[BEGIN]

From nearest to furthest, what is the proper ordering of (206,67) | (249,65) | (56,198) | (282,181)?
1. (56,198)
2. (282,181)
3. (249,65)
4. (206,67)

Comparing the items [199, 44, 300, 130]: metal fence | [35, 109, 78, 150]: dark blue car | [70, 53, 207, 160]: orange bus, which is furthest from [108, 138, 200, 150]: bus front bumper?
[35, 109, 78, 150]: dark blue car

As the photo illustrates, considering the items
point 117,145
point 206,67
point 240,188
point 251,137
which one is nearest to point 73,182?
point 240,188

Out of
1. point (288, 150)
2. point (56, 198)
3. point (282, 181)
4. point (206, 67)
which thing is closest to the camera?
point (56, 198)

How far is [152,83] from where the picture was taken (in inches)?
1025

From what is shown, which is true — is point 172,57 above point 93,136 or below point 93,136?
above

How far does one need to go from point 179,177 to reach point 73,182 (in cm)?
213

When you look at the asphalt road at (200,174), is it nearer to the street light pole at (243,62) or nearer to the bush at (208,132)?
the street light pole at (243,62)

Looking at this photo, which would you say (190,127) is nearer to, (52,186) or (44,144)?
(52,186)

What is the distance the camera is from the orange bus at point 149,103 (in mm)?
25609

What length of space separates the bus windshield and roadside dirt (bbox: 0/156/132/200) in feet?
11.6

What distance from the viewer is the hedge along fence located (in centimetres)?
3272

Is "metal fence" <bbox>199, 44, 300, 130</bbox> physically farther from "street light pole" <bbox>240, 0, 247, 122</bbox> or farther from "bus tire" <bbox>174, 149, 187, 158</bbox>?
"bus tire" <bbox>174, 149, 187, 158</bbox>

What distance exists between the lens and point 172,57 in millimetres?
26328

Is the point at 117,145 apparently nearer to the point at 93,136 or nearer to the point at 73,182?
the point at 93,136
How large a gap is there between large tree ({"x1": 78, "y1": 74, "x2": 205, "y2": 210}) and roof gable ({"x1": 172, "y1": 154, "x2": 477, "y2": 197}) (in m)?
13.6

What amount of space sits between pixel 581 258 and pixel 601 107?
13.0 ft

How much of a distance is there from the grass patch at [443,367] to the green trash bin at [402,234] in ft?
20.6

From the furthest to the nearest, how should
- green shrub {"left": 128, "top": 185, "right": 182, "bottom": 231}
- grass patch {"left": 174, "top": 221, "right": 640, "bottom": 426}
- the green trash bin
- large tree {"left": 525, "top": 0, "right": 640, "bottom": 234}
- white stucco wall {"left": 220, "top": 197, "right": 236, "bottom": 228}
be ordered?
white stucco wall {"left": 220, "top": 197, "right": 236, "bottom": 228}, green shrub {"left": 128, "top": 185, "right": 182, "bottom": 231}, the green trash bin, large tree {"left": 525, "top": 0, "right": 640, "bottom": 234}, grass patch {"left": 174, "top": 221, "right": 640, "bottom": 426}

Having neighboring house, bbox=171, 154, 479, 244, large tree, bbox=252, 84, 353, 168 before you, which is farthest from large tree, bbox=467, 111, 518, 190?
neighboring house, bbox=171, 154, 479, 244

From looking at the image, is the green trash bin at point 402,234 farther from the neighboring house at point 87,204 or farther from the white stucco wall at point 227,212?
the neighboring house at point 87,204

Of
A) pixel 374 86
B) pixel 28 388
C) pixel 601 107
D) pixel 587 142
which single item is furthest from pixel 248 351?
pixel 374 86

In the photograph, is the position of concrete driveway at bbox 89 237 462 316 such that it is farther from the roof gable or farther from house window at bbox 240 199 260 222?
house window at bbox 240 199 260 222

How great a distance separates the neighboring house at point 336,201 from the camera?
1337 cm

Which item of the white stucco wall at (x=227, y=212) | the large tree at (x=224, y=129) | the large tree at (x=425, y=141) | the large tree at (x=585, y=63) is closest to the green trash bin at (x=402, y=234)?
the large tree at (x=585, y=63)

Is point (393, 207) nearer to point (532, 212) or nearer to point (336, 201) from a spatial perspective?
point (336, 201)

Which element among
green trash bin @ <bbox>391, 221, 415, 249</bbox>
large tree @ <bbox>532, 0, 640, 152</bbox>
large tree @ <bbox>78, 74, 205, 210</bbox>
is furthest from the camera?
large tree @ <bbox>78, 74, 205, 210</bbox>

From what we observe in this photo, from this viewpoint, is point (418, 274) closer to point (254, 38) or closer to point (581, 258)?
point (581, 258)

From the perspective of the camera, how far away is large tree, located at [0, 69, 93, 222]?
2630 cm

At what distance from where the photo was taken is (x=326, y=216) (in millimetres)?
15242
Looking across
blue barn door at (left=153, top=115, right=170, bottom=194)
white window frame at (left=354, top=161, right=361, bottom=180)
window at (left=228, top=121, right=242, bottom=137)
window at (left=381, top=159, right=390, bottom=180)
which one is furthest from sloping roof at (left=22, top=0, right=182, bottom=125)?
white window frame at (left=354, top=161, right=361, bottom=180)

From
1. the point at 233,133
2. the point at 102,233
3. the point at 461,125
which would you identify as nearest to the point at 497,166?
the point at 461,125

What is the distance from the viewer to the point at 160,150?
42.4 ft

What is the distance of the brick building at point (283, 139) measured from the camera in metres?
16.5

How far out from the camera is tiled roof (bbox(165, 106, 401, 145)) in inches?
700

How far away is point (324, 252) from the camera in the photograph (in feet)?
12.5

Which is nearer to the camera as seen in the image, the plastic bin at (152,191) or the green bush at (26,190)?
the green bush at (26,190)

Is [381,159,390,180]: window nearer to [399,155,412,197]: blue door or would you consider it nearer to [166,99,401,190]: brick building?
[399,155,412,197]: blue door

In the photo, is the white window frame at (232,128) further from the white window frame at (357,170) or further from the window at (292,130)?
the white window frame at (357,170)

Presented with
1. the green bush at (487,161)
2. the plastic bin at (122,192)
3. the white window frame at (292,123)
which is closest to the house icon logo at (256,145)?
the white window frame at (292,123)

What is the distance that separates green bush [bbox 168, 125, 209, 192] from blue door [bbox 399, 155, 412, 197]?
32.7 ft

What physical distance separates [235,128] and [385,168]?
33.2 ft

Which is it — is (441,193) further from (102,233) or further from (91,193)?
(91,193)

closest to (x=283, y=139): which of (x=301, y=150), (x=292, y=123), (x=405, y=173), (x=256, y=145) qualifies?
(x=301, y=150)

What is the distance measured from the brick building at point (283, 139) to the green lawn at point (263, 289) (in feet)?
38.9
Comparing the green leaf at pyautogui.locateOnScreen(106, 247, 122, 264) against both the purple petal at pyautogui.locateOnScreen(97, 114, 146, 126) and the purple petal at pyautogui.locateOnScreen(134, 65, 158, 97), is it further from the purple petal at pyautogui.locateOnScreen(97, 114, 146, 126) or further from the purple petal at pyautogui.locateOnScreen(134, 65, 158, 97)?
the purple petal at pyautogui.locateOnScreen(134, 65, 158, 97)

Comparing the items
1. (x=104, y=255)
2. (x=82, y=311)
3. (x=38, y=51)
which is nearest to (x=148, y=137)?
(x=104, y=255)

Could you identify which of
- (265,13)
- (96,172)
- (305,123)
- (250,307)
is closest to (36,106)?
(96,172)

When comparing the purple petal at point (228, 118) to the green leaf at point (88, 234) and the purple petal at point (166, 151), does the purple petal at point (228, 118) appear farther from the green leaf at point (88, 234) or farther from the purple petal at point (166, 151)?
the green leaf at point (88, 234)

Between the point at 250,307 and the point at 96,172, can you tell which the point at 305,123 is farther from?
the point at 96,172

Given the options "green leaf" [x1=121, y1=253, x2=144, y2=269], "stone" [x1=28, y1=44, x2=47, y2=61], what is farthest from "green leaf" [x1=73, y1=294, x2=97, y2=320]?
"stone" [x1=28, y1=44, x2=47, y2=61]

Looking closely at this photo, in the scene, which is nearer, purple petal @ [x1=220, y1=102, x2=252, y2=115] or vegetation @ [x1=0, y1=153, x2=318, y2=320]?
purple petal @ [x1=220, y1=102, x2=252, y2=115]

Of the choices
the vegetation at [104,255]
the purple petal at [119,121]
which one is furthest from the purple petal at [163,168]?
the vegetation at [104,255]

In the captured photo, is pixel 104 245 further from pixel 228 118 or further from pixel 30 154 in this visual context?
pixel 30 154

[END]

§ PROBLEM REQUIREMENTS: Repeat exactly, and only, the lines of the records above, starting with the line that contains "Could you identify which of" and ending with the final line, both included.

§ WRITTEN ANSWER:
Could you identify which of
- (265,13)
- (96,172)
- (305,123)
- (250,307)
is closest to (36,106)?
(96,172)

When comparing the purple petal at point (228, 118) to the green leaf at point (88, 234) and the purple petal at point (166, 151), does the purple petal at point (228, 118) appear farther from the green leaf at point (88, 234) or farther from the purple petal at point (166, 151)?
the green leaf at point (88, 234)

Between the point at 250,307 and the point at 96,172, can you tell which the point at 305,123 is farther from?
the point at 96,172

Given the options "green leaf" [x1=121, y1=253, x2=144, y2=269], "stone" [x1=28, y1=44, x2=47, y2=61], what is farthest from "green leaf" [x1=73, y1=294, x2=97, y2=320]?
"stone" [x1=28, y1=44, x2=47, y2=61]

Looking closely at this photo, in the scene, which is nearer, purple petal @ [x1=220, y1=102, x2=252, y2=115] or vegetation @ [x1=0, y1=153, x2=318, y2=320]?
purple petal @ [x1=220, y1=102, x2=252, y2=115]

Of the choices
the vegetation at [104,255]
the purple petal at [119,121]
which one is furthest from the purple petal at [163,168]?
the vegetation at [104,255]

In the captured photo, is pixel 104 245 further from pixel 228 118 or further from pixel 30 154 in this visual context?
pixel 30 154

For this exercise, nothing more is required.